As the Apostles Creed puts it: “The third day He arose again from the dead. He ascended into heaven and sits at the right hand of God the Father Almighty, whence He shall come to judge the living and the dead.”
And read in verses 52 and 53 Then they worshiped him and returned to Jerusalem with great joy. 53 And they stayed continually at the temple, praising God. Imagine being one of the disciples witnessing this.
You are in the presence of the resurrected Jesus, receive his last command (wait in Jerusalem) and his last blessing. And as his hands are raised in that final blessing he ascends until a cloud hides him from site. I am sure we would be stunned. But notice the four ways the disciples react to the ascension in these verses:
- Then they Worship him. You may not have noticed, but for the first time in Luke’s Gospel, Jesus is worshipped. Though doubting Thomas worships in John’s Gospel with the words “My Lord and my God!” (John 20:28). “Worshiped” in our passage is the Greek verb “to express in attitude or gesture one’s complete dependence on or submission to a higher authority figure, to fall down and worship, do homage to, prostrate oneself before, do reverence to, welcome respectfully.
- With great Joy. The disciples also respond with “great joy!” Rather than sadness at his departing, they are overcome with excitement.
- And they stayed continually at the temple, praising God. The disciples’ third reaction that Luke mentions is praise in the temple courts. “Praising” This is the same Greek verb “to speak well of, praise, extle.”
- Obedience. Finally, the disciples respond by remaining in Jerusalem, during the day in the temple courts. When, about a week later, the Holy Spirit is poured out at Pentecost, their obedient waiting is rewarded with the power and presence of the Spirit.
The Gospel of Luke closes with joy, victory, and anticipation.
Jesus ascended into heaven to be glorified. Now some may recall Jesus’ prophecy: Jesus said in Matt 16:27 “For the Son of Man is going to come in his Father’s glory with his angels, and then he will reward each person according to what he has done” .

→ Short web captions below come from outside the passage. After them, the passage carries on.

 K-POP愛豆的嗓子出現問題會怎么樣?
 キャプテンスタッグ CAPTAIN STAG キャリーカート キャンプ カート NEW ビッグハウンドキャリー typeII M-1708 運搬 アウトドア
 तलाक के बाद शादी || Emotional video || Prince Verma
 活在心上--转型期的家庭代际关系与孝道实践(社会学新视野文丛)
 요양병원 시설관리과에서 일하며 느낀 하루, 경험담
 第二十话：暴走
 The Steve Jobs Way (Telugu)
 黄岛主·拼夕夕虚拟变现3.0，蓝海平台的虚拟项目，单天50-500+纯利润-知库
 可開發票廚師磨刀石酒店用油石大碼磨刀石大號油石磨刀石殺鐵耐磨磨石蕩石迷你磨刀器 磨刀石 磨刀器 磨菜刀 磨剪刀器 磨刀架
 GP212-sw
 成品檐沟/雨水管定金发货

And also in Matt 24:30 “At that time the sign of the Son of Man will appear in the sky, and all the nations of the earth will mourn. They will see the Son of Man coming on the clouds of the sky, with power and great glory”.

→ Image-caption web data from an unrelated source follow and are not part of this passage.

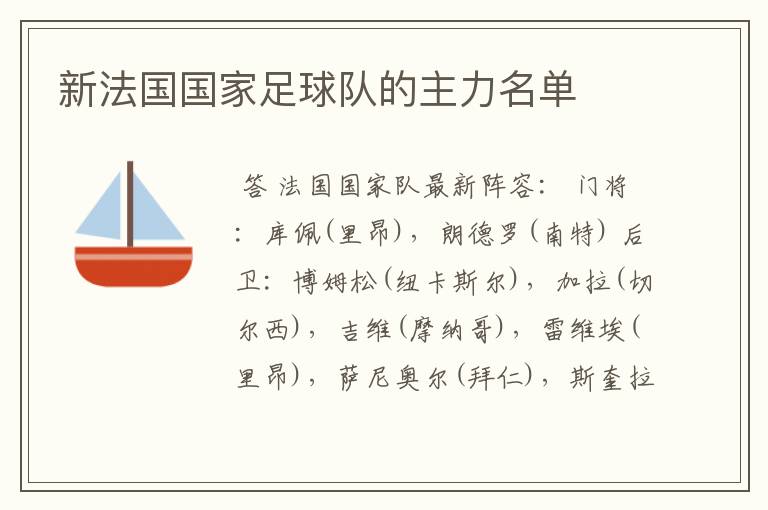 新法国国家足球队的主力名单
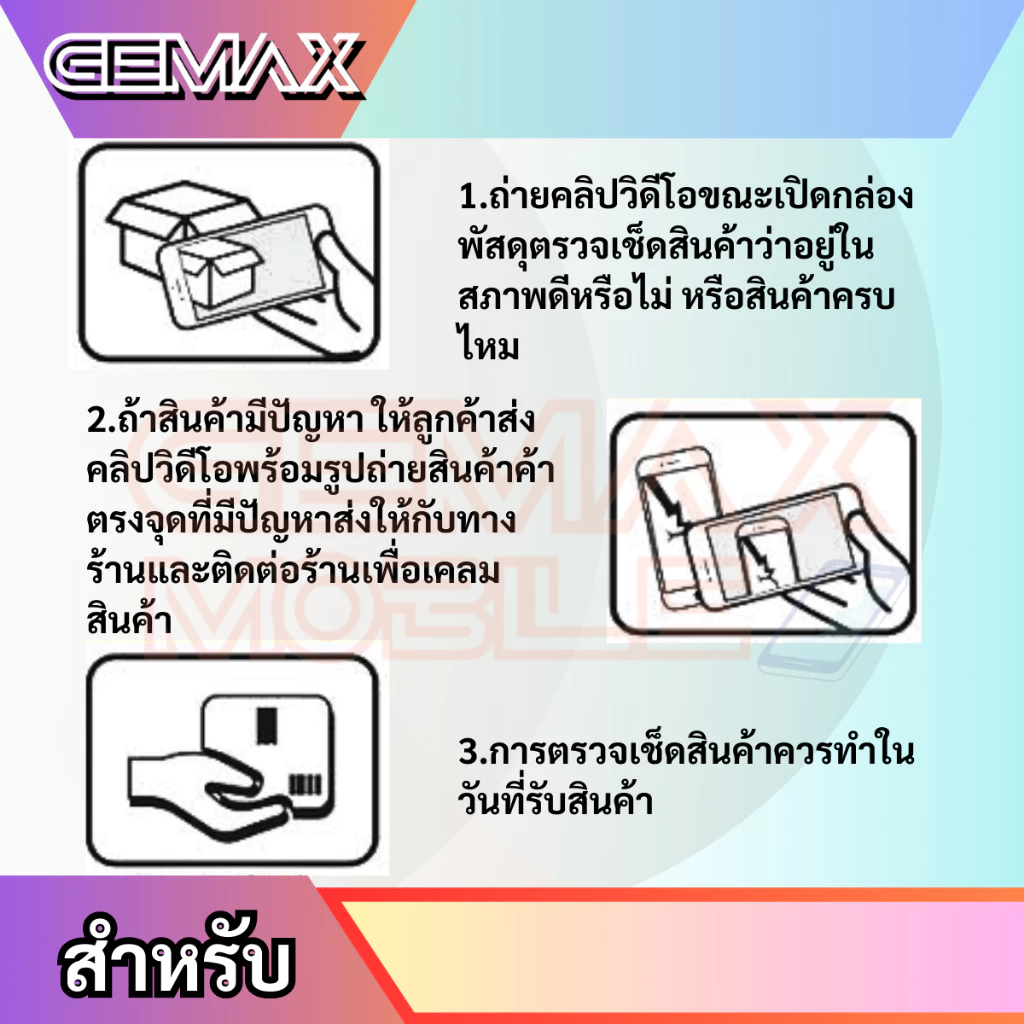 ปุ่มโฮม Samsung J7 2015 J700 J701 J7 Core J710 J7 2016 J2 Prime G530 J5 thumbnail 7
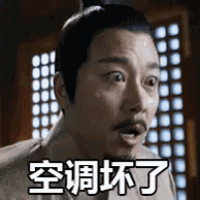 a man with a beard is making a surprised face in front of a window in a room .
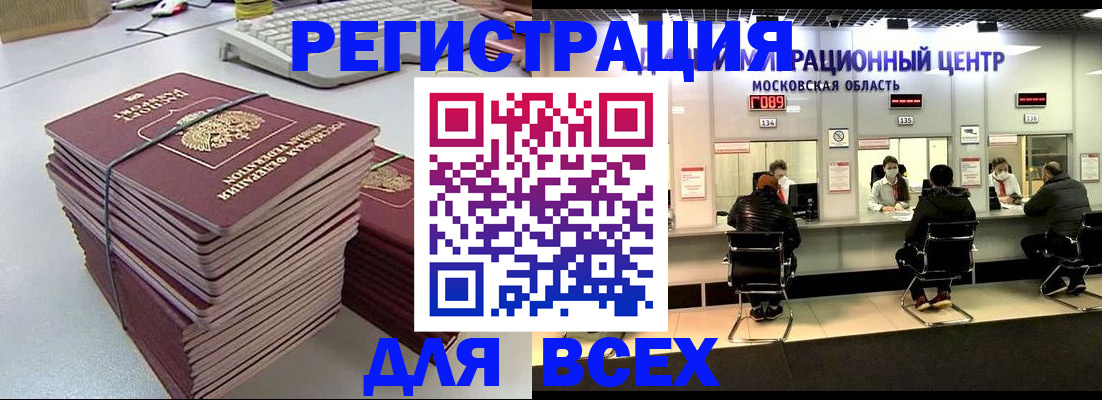 временная регистрация недорого в Дигоре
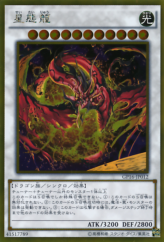 This is an image for the product Star Eater that has a rarity of Gold Rare in the Gold Pack 2016 with a card code of GP16-JP012 that is available on the TEKKX Product website.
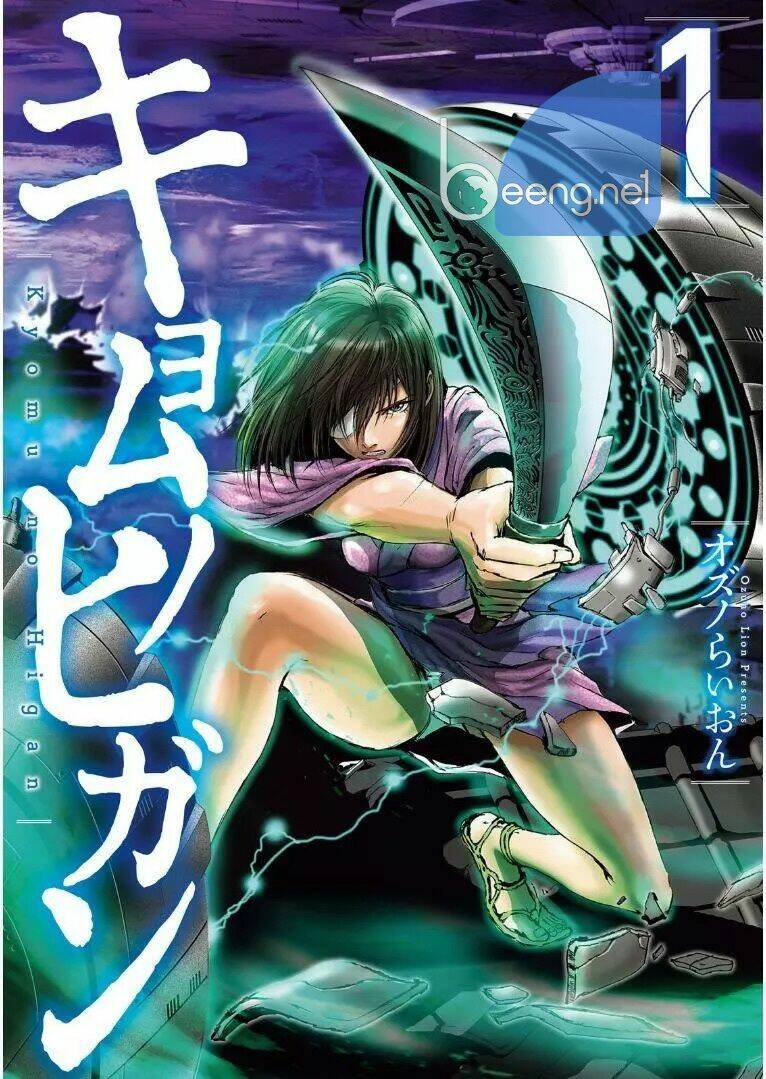 Kyomu No Higan: Chapter 1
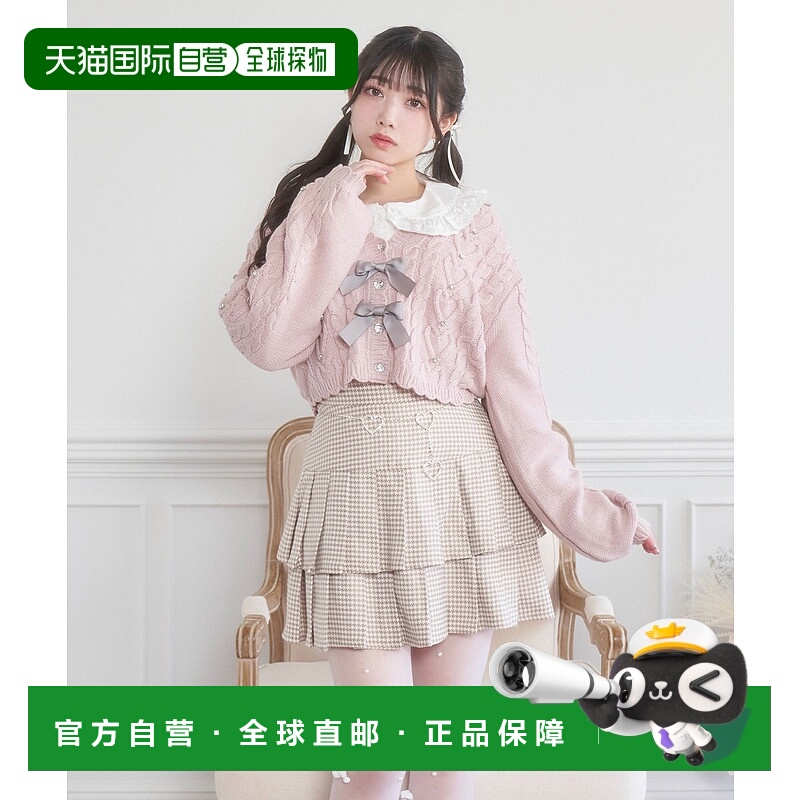 1h可退 日本直邮Honey Cinnamon 女士两层褶皱心形腰带裙 HC243SK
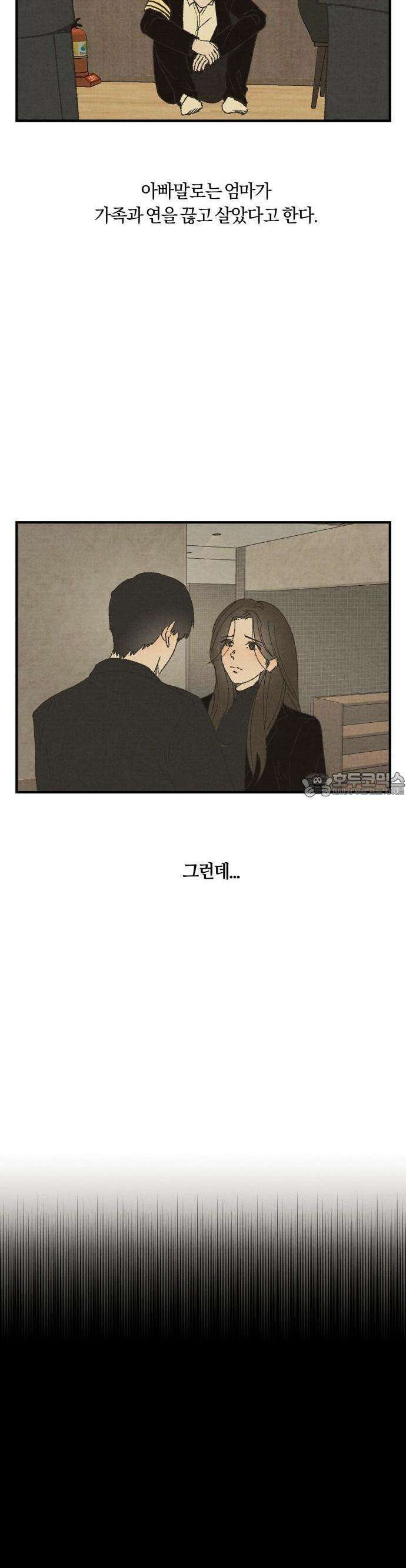 2025 졸업작품.zip <새엄마> - 천고 작가(2) 2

Jesus’ ascension “in the clouds” is an pointer and forerunner of his return. So in conclusion what Lessons can we and the Disciples learn.
- While Jesus’ physical presence is gone, his blessing upon his followers remains.

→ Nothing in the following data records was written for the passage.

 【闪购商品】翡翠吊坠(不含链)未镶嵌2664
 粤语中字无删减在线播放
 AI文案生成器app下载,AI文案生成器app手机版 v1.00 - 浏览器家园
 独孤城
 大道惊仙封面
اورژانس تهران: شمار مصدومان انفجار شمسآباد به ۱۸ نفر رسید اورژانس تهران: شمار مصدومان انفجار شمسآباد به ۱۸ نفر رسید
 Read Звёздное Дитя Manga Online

- They respond in worship, great joy, obedience, and praise, and so should we.
- Jesus disappears into the clouds, but the bible declares his return in the same way.
We have traced Jesus’ life and ministry from the beginnings up to this conclusion. Jesus is alive. He ascends on high and is seated in glory at the right hand of the Father.
Now his followers now await the Spirit with joy and expectation. And the Jesus’ ministry of setting the captive free and preaching good news to the poor is about to be released in a very needy, hungry world. And until he comes, we must continue this ministry, the ministry he has begun in us. We should take to others and share the Gospel, the Good News of Jesus and that God loves us.
Let’s pray: Jesus, put within my heart afresh that joy and excitement in you, that joyful heart that is my possession as your follower. And give me the firmness and boldness to spread the joy, your word and your love, until you come. In your holy name, I pray. Amen.